> [Requests]
1. From the passage on Mike Pence, extract the text between "55 Things You" and "so obsequiously served.", inclusive.
2. In the passage on Mike Pence, which city is the site of the announcement launching his Iowa-focused campaign?
[Start of Selected passage]
55 Things You Need to Know About Mike Pence

POLITICO illustration/Photos by Getty Images, AP Photo, iStock

People who hate Donald Trump think Mike Pence is a suck-up. People who love Donald Trump think he’s a traitor.

Mike Pence helped make Trump president by joining his ticket in 2016. He helped make Trump not president by certifying President Joe Biden’s election in the wake of the Jan. 6 insurrection during which Trump’s supporters had clamored for him to “hang.” Now Pence is officially running in a fledgling and increasingly sprawling Republican primary (still) defined and dominated by the unabashed man he for so long so obsequiously served.

GOP voters in focus groups, it seems, can’t quite figure why — he’s polling somewhere generally between Nikki Haley and Vivek Ramaswamy — but the former congressperson and governor of Indiana nonetheless is launching an Iowa-focused campaign with an announcement in Des Moines. Today is his birthday. He’s turning 64.
[End of Selected passage]
[Start of Extracted information]
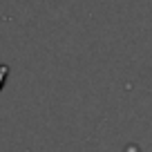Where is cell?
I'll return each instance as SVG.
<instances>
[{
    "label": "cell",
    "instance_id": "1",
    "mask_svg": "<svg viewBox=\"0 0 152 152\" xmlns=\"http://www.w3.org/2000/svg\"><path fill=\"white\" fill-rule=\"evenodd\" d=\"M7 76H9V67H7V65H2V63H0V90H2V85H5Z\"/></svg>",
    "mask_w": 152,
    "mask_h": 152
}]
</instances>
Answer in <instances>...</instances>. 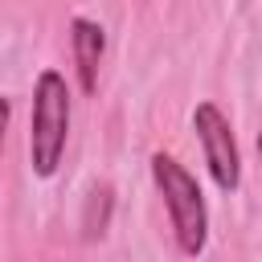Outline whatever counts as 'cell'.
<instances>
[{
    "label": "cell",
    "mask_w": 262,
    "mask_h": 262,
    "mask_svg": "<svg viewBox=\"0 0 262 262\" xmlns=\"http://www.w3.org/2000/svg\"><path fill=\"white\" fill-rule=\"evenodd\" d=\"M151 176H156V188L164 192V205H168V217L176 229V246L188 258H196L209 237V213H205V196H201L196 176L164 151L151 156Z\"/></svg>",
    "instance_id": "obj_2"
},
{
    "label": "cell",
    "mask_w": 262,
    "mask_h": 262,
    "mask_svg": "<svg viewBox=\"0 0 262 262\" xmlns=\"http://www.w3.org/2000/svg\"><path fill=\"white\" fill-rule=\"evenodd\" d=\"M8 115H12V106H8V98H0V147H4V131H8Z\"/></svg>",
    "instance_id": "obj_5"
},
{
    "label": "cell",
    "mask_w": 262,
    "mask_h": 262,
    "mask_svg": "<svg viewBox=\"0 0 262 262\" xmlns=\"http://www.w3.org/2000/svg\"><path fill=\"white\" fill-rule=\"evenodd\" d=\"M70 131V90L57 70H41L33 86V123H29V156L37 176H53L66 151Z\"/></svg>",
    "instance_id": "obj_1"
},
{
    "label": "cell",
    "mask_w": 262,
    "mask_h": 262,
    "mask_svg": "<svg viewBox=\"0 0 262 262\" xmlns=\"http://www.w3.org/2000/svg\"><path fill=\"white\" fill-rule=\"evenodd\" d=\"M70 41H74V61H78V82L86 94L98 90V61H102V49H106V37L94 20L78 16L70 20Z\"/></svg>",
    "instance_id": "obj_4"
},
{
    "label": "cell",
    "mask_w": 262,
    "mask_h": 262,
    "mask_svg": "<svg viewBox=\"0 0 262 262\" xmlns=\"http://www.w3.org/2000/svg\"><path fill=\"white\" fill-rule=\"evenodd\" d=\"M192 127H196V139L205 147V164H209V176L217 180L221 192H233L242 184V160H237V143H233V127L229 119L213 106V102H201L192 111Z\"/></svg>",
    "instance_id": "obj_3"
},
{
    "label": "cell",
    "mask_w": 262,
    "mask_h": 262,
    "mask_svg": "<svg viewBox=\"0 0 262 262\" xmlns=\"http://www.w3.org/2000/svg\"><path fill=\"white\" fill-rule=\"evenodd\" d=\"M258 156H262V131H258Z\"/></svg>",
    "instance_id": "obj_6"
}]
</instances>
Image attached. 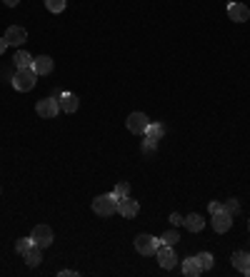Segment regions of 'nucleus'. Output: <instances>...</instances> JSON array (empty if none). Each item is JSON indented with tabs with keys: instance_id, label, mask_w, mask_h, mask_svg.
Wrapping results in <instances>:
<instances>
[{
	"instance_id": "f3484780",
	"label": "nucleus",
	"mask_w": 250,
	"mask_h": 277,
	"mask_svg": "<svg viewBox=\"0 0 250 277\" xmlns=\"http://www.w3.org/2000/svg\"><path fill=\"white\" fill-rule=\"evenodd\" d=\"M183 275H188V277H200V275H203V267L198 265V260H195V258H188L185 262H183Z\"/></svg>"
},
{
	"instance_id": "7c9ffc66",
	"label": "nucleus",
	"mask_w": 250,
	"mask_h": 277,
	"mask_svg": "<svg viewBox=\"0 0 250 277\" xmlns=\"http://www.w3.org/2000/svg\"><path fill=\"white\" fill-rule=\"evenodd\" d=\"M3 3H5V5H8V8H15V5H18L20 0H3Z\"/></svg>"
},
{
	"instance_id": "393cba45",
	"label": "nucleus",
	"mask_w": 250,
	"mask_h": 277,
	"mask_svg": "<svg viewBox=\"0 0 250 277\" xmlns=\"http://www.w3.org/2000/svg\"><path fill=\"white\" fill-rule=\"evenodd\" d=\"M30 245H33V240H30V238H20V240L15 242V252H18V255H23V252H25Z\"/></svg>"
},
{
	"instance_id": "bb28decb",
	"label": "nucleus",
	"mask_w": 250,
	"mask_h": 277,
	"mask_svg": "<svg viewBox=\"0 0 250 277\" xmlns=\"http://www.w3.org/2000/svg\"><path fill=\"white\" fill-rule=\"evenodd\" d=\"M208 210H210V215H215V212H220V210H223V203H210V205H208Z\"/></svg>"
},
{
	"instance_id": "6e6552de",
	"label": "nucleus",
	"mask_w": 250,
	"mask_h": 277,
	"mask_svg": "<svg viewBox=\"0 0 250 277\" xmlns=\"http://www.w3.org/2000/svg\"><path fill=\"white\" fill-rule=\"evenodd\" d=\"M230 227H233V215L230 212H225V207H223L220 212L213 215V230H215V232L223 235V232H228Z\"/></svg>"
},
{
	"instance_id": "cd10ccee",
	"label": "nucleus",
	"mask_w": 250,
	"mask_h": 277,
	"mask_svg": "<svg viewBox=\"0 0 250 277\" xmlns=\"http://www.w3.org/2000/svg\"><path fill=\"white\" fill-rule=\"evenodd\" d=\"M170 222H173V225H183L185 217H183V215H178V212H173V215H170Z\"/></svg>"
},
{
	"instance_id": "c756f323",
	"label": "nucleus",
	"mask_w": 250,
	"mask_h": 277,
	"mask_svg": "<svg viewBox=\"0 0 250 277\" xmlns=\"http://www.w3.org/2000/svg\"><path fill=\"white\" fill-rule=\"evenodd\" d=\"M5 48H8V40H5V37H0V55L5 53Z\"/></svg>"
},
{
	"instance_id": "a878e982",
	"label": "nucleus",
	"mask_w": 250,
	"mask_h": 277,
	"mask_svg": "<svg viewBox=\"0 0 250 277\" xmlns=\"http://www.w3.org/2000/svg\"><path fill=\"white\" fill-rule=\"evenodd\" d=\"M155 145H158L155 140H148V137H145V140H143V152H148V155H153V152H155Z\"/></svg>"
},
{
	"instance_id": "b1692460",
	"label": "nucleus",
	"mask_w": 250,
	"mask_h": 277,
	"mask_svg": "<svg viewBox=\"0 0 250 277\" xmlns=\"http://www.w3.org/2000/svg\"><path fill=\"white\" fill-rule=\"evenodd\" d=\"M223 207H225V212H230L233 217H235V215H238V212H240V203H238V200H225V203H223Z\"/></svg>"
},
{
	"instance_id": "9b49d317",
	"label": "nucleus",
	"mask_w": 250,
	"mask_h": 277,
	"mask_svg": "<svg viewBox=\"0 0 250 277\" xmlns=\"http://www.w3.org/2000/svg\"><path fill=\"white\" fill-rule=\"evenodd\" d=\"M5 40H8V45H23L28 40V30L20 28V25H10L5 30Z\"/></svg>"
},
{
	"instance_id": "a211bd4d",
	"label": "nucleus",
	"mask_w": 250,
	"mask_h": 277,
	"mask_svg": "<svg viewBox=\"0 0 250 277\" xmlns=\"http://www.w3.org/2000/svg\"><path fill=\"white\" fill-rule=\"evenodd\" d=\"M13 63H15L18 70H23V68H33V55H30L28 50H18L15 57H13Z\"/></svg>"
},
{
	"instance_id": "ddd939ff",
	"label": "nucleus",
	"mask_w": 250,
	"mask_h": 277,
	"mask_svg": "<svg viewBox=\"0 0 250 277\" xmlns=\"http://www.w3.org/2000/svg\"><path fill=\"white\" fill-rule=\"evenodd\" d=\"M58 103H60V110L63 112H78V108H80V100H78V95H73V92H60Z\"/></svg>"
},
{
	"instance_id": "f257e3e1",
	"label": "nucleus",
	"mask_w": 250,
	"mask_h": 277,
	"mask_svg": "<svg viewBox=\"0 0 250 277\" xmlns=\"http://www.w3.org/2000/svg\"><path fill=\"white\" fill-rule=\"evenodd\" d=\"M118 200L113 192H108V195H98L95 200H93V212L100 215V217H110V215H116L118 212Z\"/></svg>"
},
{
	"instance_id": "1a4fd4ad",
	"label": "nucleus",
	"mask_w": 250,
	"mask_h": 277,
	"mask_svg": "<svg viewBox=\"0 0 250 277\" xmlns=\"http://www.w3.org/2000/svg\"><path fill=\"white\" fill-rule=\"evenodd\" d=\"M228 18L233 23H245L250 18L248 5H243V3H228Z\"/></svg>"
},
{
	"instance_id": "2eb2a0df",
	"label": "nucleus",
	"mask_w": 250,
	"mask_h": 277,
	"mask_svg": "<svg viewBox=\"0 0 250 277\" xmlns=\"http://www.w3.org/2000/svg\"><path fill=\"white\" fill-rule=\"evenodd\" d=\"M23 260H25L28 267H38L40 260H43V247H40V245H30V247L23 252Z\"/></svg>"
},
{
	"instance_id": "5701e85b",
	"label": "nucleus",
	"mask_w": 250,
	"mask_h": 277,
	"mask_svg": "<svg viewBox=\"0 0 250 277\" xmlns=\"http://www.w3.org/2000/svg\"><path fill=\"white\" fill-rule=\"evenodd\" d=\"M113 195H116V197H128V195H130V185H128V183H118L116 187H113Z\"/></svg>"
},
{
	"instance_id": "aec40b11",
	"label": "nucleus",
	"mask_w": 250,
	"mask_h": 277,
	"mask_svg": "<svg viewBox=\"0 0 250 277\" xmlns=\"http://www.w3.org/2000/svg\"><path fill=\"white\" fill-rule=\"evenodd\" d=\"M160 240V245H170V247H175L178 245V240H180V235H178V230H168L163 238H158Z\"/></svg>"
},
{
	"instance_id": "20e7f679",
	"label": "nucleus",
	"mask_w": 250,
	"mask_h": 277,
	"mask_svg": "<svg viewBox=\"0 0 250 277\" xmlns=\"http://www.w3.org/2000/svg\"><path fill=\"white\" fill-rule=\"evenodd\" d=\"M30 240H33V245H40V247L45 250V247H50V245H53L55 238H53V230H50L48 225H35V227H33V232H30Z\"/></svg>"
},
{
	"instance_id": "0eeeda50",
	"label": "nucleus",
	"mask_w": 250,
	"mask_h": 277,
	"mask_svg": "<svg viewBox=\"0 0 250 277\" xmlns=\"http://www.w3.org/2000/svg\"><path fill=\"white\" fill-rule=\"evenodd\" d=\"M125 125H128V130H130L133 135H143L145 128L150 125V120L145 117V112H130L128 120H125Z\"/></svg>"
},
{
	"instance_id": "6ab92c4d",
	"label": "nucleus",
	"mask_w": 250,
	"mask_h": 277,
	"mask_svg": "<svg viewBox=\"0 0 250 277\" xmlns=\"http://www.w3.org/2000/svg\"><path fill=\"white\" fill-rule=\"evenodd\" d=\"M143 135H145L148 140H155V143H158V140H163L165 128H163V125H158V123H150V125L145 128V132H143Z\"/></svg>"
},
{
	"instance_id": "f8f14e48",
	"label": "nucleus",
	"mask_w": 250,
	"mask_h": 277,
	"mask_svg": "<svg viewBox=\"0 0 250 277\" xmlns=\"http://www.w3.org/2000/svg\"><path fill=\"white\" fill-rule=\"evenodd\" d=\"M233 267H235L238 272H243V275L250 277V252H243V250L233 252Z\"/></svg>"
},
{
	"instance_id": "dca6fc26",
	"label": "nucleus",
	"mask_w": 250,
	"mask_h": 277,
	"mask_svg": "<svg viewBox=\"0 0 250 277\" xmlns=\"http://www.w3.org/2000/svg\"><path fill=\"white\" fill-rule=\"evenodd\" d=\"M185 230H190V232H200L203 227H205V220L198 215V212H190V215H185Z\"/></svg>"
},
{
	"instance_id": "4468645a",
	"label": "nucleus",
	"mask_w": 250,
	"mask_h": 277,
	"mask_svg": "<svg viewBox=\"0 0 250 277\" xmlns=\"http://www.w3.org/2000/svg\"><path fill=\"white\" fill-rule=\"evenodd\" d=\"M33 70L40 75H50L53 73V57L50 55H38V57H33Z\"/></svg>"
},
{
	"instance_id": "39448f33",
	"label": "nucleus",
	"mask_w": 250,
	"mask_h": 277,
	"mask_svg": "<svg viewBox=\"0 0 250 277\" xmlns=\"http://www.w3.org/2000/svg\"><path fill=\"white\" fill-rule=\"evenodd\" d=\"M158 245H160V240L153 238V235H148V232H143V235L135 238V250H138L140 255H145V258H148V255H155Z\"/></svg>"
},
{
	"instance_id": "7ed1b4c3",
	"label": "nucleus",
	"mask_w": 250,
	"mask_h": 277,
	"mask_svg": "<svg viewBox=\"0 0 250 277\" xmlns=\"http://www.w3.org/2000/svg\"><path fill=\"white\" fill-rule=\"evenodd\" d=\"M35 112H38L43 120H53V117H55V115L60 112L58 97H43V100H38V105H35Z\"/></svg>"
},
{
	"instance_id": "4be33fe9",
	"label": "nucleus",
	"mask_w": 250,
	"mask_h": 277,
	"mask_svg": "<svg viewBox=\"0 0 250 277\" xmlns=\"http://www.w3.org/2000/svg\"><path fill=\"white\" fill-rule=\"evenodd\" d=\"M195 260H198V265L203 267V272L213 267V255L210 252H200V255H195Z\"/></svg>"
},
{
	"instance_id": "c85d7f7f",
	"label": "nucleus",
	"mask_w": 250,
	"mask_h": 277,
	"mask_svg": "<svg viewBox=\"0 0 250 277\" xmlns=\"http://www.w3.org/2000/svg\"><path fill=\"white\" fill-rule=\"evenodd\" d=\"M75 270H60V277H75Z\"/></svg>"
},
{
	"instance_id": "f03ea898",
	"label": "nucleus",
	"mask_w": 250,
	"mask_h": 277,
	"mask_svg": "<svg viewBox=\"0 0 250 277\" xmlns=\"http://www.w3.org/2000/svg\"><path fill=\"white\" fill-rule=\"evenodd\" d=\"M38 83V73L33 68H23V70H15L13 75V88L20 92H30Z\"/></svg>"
[End of Extracted information]
> [Solutions to each task]
1.
55 Things You Need to Know About Mike Pence

POLITICO illustration/Photos by Getty Images, AP Photo, iStock

People who hate Donald Trump think Mike Pence is a suck-up. People who love Donald Trump think he’s a traitor.

Mike Pence helped make Trump president by joining his ticket in 2016. He helped make Trump not president by certifying President Joe Biden’s election in the wake of the Jan. 6 insurrection during which Trump’s supporters had clamored for him to “hang.” Now Pence is officially running in a fledgling and increasingly sprawling Republican primary (still) defined and dominated by the unabashed man he for so long so obsequiously served.

2. Des Moines